## Assignment
Could you print the data that follows exactly as given?

(Saved entries)
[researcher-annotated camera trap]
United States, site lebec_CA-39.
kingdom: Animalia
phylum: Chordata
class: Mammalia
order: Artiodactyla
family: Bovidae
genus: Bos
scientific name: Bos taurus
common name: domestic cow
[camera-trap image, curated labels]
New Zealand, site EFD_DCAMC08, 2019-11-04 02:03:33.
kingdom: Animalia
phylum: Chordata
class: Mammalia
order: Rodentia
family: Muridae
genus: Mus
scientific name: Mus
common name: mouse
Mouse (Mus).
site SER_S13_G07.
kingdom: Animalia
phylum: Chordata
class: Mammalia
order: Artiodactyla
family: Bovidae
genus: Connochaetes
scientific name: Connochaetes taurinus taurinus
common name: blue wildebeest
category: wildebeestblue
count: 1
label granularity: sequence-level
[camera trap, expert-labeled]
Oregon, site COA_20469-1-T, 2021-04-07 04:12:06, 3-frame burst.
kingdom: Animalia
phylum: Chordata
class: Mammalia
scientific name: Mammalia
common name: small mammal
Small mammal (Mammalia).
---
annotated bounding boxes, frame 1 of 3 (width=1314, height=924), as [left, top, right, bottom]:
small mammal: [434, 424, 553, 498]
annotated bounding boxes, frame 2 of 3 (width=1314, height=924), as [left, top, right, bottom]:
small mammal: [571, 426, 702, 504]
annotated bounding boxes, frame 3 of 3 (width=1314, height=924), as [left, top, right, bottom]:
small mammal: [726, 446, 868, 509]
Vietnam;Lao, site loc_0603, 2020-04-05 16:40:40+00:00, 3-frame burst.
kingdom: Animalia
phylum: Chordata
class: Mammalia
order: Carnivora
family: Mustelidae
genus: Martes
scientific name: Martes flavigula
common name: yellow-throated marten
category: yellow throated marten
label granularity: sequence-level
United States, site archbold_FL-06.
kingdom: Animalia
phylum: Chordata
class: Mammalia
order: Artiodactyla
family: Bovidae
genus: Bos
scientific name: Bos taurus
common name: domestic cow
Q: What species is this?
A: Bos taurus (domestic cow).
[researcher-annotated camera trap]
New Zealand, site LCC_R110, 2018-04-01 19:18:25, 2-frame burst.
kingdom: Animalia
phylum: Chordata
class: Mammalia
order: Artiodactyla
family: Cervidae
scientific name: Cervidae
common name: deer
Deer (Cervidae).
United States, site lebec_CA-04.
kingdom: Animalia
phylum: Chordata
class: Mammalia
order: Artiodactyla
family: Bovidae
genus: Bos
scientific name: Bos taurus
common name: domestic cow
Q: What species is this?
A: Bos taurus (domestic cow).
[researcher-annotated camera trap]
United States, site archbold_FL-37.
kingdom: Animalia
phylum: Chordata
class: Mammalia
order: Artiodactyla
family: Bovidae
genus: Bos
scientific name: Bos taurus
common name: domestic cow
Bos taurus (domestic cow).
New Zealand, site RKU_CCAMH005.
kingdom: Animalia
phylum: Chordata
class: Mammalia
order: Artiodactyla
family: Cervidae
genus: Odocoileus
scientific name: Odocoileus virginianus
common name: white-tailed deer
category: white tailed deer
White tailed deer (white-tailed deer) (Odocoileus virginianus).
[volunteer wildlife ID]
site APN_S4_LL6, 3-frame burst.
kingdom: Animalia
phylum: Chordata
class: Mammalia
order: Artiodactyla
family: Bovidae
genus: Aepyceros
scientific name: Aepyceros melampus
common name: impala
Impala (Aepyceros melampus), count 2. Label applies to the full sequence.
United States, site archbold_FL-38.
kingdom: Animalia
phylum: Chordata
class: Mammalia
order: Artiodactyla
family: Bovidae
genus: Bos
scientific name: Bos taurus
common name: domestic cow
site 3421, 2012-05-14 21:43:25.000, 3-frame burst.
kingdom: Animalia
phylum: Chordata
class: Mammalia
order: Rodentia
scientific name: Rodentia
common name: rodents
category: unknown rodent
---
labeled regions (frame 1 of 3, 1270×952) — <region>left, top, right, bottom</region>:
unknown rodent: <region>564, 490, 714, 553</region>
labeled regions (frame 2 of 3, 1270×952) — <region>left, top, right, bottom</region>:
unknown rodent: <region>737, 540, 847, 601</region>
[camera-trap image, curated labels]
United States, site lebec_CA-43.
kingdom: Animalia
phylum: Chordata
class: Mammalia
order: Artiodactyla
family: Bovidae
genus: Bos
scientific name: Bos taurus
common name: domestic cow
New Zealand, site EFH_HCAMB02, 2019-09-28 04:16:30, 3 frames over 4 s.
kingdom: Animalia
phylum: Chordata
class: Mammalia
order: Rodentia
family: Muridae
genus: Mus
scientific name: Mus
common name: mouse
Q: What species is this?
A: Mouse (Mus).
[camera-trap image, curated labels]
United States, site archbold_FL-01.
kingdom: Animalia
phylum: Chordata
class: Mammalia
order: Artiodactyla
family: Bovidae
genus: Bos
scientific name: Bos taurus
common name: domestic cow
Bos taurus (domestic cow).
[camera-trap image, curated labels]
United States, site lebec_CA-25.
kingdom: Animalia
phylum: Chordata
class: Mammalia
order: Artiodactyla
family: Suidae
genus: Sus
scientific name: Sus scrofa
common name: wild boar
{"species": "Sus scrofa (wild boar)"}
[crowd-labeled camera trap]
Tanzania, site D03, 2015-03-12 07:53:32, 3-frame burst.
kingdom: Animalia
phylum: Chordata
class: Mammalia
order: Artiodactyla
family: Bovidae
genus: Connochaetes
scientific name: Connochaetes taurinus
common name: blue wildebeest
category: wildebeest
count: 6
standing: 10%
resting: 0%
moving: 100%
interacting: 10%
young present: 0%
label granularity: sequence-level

## Response area
[researcher-annotated camera trap]
United States, site lebec_CA-39.
kingdom: Animalia
phylum: Chordata
class: Mammalia
order: Artiodactyla
family: Bovidae
genus: Bos
scientific name: Bos taurus
common name: domestic cow
[camera-trap image, curated labels]
New Zealand, site EFD_DCAMC08, 2019-11-04 02:03:33.
kingdom: Animalia
phylum: Chordata
class: Mammalia
order: Rodentia
family: Muridae
genus: Mus
scientific name: Mus
common name: mouse
Mouse (Mus).
site SER_S13_G07.
kingdom: Animalia
phylum: Chordata
class: Mammalia
order: Artiodactyla
family: Bovidae
genus: Connochaetes
scientific name: Connochaetes taurinus taurinus
common name: blue wildebeest
category: wildebeestblue
count: 1
label granularity: sequence-level
[camera trap, expert-labeled]
Oregon, site COA_20469-1-T, 2021-04-07 04:12:06, 3-frame burst.
kingdom: Animalia
phylum: Chordata
class: Mammalia
scientific name: Mammalia
common name: small mammal
Small mammal (Mammalia).
---
annotated bounding boxes, frame 1 of 3 (width=1314, height=924), as [left, top, right, bottom]:
small mammal: [434, 424, 553, 498]
annotated bounding boxes, frame 2 of 3 (width=1314, height=924), as [left, top, right, bottom]:
small mammal: [571, 426, 702, 504]
annotated bounding boxes, frame 3 of 3 (width=1314, height=924), as [left, top, right, bottom]:
small mammal: [726, 446, 868, 509]
Vietnam;Lao, site loc_0603, 2020-04-05 16:40:40+00:00, 3-frame burst.
kingdom: Animalia
phylum: Chordata
class: Mammalia
order: Carnivora
family: Mustelidae
genus: Martes
scientific name: Martes flavigula
common name: yellow-throated marten
category: yellow throated marten
label granularity: sequence-level
United States, site archbold_FL-06.
kingdom: Animalia
phylum: Chordata
class: Mammalia
order: Artiodactyla
family: Bovidae
genus: Bos
scientific name: Bos taurus
common name: domestic cow
Q: What species is this?
A: Bos taurus (domestic cow).
[researcher-annotated camera trap]
New Zealand, site LCC_R110, 2018-04-01 19:18:25, 2-frame burst.
kingdom: Animalia
phylum: Chordata
class: Mammalia
order: Artiodactyla
family: Cervidae
scientific name: Cervidae
common name: deer
Deer (Cervidae).
United States, site lebec_CA-04.
kingdom: Animalia
phylum: Chordata
class: Mammalia
order: Artiodactyla
family: Bovidae
genus: Bos
scientific name: Bos taurus
common name: domestic cow
Q: What species is this?
A: Bos taurus (domestic cow).
[researcher-annotated camera trap]
United States, site archbold_FL-37.
kingdom: Animalia
phylum: Chordata
class: Mammalia
order: Artiodactyla
family: Bovidae
genus: Bos
scientific name: Bos taurus
common name: domestic cow
Bos taurus (domestic cow).
New Zealand, site RKU_CCAMH005.
kingdom: Animalia
phylum: Chordata
class: Mammalia
order: Artiodactyla
family: Cervidae
genus: Odocoileus
scientific name: Odocoileus virginianus
common name: white-tailed deer
category: white tailed deer
White tailed deer (white-tailed deer) (Odocoileus virginianus).
[volunteer wildlife ID]
site APN_S4_LL6, 3-frame burst.
kingdom: Animalia
phylum: Chordata
class: Mammalia
order: Artiodactyla
family: Bovidae
genus: Aepyceros
scientific name: Aepyceros melampus
common name: impala
Impala (Aepyceros melampus), count 2. Label applies to the full sequence.
United States, site archbold_FL-38.
kingdom: Animalia
phylum: Chordata
class: Mammalia
order: Artiodactyla
family: Bovidae
genus: Bos
scientific name: Bos taurus
common name: domestic cow
site 3421, 2012-05-14 21:43:25.000, 3-frame burst.
kingdom: Animalia
phylum: Chordata
class: Mammalia
order: Rodentia
scientific name: Rodentia
common name: rodents
category: unknown rodent
---
labeled regions (frame 1 of 3, 1270×952) — <region>left, top, right, bottom</region>:
unknown rodent: <region>564, 490, 714, 553</region>
labeled regions (frame 2 of 3, 1270×952) — <region>left, top, right, bottom</region>:
unknown rodent: <region>737, 540, 847, 601</region>
[camera-trap image, curated labels]
United States, site lebec_CA-43.
kingdom: Animalia
phylum: Chordata
class: Mammalia
order: Artiodactyla
family: Bovidae
genus: Bos
scientific name: Bos taurus
common name: domestic cow
New Zealand, site EFH_HCAMB02, 2019-09-28 04:16:30, 3 frames over 4 s.
kingdom: Animalia
phylum: Chordata
class: Mammalia
order: Rodentia
family: Muridae
genus: Mus
scientific name: Mus
common name: mouse
Q: What species is this?
A: Mouse (Mus).
[camera-trap image, curated labels]
United States, site archbold_FL-01.
kingdom: Animalia
phylum: Chordata
class: Mammalia
order: Artiodactyla
family: Bovidae
genus: Bos
scientific name: Bos taurus
common name: domestic cow
Bos taurus (domestic cow).
[camera-trap image, curated labels]
United States, site lebec_CA-25.
kingdom: Animalia
phylum: Chordata
class: Mammalia
order: Artiodactyla
family: Suidae
genus: Sus
scientific name: Sus scrofa
common name: wild boar
{"species": "Sus scrofa (wild boar)"}
[crowd-labeled camera trap]
Tanzania, site D03, 2015-03-12 07:53:32, 3-frame burst.
kingdom: Animalia
phylum: Chordata
class: Mammalia
order: Artiodactyla
family: Bovidae
genus: Connochaetes
scientific name: Connochaetes taurinus
common name: blue wildebeest
category: wildebeest
count: 6
standing: 10%
resting: 0%
moving: 100%
interacting: 10%
young present: 0%
label granularity: sequence-level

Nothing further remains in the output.